─── Reading passage
Negotiators from the EU's parliament and capitals wrangled late into the night, finally emerging several hours after midnight with news of a hard-fought compromise.

"Today, the European Union delivers on its commitments," Cyprus's energy, commerce and industry minister Michael Damianos, whose country holds the EU's rotating presidency, said in a statement announcing the deal.

"Maintaining a stable, predictable and balanced transatlantic partnership is in the interest of both sides," he said.

The EU agreement puts the bloc on track to meet Trump's deadline for ratification of the deal sealed in Turnberry, Scotland between Trump and EU chief Ursula von der Leyen, and hopefully turn the page on more than a year of transatlantic trade battles.

Short of that, Trump had warned the European Union should expect "much higher" tariffs -- and had already vowed to raise duties on European cars and trucks from 15 to 25 percent.

The tariff blitz unleashed by Trump before the Turnberry accord, including hefty levies on steel, aluminium and car parts, has jolted the bloc into cultivating trade ties around the world.

But the EU cannot afford to neglect the 1.6-trillion-euro ($1.9-trillion) relationship with the United States, its largest trade partner.

- No more 'sunrise' -

To reach a compromise with member states, parliament was under pressure to renege on several amendments it added to the text that the Americans considered unacceptable.

One bone of contention was a suspension clause toughened by parliament that would scrap favourable tariff conditions for US exporters, should the United States breach the terms of the deal.
──────
* Written tasks *
a. Using the article on the EU-US trade deal, answer each question:
(i) Which country holds the EU's rotating presidency?
(ii) To what percentage had Trump vowed to raise duties on European cars and trucks?
(iii) How much is the EU's relationship with the United States worth, in euros?
b. Tally the lines of the listing that contain the string "utility", and give only the number.
The article on the EU-US trade deal has no connection to the listing that comes after it.
─── Information provided
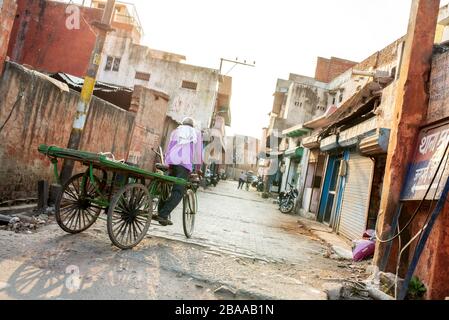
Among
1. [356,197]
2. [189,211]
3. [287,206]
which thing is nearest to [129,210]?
[189,211]

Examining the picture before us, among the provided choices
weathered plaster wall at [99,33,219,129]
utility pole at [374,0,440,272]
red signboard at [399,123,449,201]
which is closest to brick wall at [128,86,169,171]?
utility pole at [374,0,440,272]

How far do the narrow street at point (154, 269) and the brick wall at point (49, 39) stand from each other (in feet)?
53.8

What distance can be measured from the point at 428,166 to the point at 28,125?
6.31m

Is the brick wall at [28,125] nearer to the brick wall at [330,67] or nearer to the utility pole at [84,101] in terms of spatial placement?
the utility pole at [84,101]

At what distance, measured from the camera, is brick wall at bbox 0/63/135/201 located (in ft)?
17.9

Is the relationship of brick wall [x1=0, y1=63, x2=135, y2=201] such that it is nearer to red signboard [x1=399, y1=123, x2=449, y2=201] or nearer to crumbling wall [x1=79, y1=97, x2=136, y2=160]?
crumbling wall [x1=79, y1=97, x2=136, y2=160]

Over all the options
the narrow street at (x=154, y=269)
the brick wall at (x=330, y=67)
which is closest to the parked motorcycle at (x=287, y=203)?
the narrow street at (x=154, y=269)

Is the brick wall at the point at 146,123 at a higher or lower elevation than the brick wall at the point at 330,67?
lower

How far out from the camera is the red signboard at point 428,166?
4.08m

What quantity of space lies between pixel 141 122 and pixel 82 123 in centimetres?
543

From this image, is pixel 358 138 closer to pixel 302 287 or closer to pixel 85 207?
pixel 302 287

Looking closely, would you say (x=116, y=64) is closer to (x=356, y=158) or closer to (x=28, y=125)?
(x=356, y=158)

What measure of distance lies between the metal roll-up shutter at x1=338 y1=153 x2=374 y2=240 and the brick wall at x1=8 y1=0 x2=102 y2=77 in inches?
626
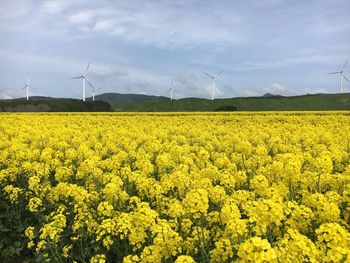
──────
* Outputs for the tasks *
a.
(i) Cyprus
(ii) 25 percent
(iii) 1.6 trillion euros

b. 4